The materials leaked by The Wall Street Journal were essentially devoid of Chrysler and Fiat's plans for alternative-propulsion vehicles. Over the past 18 months Chrysler has shown a number of extended-range electric vehicle concepts that looked near production-ready. As recently as May, these vehicles were part of the announced product plans that helped the struggling automaker receive the last of its Federal bailout funds as it sped through bankruptcy proceedings. It is expected that next Wednesday Mr. Marchionne will provide more details on Chrysler's hybrid and electric vehicle programs, the fate of its ENVI division, and how Chrysler and Fiat will cooperate and collaborate on the design, engineering, and production of alternative-powered vehicles.
The Chrysler 300 and Dodge Charger will be extensively refreshed for the 2011 model year and are expected to arrive next fall. This will lead to some interesting trans-Atlantic platform-sharing opportunities. It appears that Fiat will build up to 50,000 rear-wheel-drive sedans based on the Chrysler 300 architecture in the former Carrozzeria Bertone facility near Turin that it acquired earlier this year for its Lancia and Maserati brands. It will use a new V6 engine that will also debut in the 2011 Jeep Grand Cherokee. Whether it will share the existing Chrysler 300/Dodge Charger's 120-inch wheelbase or use a shorter version (the Dodge Challenger and the well-received Chrysler 200C concept sedan both ride on a 116-inch wheelbase) still remains to be seen. The 2011 Jeep Grand Cherokee, expected late next spring, is the only totally new Chrysler product expected before 2012--when the Fiat-based models will show up in Chrysler showrooms--and shares many elements of its platform with the next Mercedes-Benz M-Class, a remnant of the failed DaimlerChrysler merger.

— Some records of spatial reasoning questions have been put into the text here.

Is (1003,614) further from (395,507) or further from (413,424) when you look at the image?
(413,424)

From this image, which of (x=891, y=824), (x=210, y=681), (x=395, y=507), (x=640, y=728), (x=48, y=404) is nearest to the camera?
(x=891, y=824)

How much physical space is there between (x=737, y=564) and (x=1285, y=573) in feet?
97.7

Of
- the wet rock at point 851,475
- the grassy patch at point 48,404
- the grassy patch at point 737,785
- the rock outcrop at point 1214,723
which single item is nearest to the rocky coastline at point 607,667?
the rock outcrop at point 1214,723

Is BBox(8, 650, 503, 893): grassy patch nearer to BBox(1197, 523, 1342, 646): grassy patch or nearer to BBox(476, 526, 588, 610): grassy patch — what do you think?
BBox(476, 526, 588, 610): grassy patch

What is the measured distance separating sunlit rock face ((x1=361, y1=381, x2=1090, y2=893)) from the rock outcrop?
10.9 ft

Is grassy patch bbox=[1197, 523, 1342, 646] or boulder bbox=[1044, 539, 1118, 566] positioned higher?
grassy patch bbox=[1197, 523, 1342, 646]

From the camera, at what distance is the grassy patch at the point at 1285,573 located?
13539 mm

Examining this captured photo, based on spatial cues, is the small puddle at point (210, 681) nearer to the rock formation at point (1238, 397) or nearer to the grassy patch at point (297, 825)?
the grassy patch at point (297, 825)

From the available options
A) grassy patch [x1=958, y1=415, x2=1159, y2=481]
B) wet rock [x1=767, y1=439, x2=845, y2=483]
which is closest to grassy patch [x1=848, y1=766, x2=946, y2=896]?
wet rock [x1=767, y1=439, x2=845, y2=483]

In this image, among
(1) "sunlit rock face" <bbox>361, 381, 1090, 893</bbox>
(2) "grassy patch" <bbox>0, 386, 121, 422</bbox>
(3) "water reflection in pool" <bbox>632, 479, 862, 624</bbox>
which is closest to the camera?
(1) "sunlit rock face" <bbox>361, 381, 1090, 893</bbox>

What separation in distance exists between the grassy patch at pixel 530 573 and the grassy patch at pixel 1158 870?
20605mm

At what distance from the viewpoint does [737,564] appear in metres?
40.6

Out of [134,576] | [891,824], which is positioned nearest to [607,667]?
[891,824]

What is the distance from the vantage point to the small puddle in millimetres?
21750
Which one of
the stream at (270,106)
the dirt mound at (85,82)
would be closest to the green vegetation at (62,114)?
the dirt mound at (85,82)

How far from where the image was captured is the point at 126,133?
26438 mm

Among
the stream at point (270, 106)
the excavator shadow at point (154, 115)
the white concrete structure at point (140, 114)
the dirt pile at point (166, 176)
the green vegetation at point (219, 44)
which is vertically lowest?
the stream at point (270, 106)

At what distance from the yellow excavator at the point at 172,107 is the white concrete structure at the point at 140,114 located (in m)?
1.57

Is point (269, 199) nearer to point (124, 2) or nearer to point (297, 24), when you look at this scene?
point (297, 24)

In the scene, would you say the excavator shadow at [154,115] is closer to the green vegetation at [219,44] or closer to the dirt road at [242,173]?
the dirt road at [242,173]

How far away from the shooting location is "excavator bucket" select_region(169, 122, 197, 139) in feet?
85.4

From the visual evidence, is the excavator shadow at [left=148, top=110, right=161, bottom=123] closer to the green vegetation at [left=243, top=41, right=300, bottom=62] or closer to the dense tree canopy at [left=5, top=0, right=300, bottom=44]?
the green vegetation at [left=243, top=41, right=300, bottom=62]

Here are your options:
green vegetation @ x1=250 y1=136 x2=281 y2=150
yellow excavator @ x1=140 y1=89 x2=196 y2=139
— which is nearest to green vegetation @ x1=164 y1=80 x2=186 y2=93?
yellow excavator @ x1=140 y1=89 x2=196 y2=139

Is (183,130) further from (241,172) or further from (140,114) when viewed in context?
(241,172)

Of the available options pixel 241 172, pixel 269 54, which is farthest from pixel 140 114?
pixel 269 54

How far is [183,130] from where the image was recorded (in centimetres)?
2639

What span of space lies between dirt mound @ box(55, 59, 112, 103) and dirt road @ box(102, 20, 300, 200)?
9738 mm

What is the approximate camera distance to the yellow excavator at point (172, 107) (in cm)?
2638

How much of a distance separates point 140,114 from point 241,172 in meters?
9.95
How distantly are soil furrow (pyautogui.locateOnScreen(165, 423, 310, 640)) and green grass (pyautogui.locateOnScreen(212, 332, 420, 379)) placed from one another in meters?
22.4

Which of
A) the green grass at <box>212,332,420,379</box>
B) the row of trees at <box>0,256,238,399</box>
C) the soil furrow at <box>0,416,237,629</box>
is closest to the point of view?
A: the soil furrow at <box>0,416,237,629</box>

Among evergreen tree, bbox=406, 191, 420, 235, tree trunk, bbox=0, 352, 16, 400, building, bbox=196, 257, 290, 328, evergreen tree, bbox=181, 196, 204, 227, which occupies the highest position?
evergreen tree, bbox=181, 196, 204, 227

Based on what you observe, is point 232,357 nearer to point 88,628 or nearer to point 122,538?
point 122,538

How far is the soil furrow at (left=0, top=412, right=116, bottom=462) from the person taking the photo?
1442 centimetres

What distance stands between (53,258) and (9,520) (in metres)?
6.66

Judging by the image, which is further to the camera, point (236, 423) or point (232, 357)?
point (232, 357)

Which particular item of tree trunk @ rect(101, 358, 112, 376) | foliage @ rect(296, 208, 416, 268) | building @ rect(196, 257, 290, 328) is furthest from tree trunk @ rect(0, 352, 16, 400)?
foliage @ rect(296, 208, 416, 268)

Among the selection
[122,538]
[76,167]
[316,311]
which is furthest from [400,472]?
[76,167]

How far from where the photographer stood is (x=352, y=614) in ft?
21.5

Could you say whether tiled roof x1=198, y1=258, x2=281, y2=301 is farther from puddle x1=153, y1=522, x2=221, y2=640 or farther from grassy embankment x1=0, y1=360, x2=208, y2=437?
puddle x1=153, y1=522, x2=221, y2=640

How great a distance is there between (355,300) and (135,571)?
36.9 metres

Confirmation has come that the Fiat 500, a direct competitor to the MINI in the premium subcompact category, will be produced in Toluca, Mexico where the PT Cruiser is currently built and will be sold in Chrysler showrooms. It is likely to be the only Fiat-branded product in Chrysler's US future. As predicted many months ago in Automotive Traveler, Alfa Romeo will make its return to the US market with a three-model lineup to be introduced beginning in late 2011, starting with the 2012 MiTo subcompact. Expected to range in price from $15,000 to $20,000, the MiTo--which many pundits thought too small for the US market--will give the Chrysler-Fiat combine a car to compete with Ford's subcompact Fiesta due to arrive next spring. The second car, expected in calendar year 2012, will be an extended C-segment mid-size car possibly on a platform shared with the next Chrysler Sebring. A third Alfa Romeo sedan, squarely in the mid-size category, is expected to debut six months after that. It is reported that all three will be built in North America.
The big question for Chrysler, who currently has the most dated product lineup in North America, is can it survive until 2012 when the first of the US-manufactured cars and crossovers based on Fiat platforms will come on-stream? This is expected to be among the first questions posed to Mr. Marchionne. How can Chrysler maintain market share in the still-shrinking, hyper-competitive US market with just three new or extensively refreshed products over the next 18 months--the just introduced heavy duty Dodge Ram pickup, the revised Chrysler 300/Dodge Charger sedans, and the all-new Jeep Grand Cherokee? Such is the dilemma facing Mr. Marchionne and his Italian-American management team in Auburn Hills.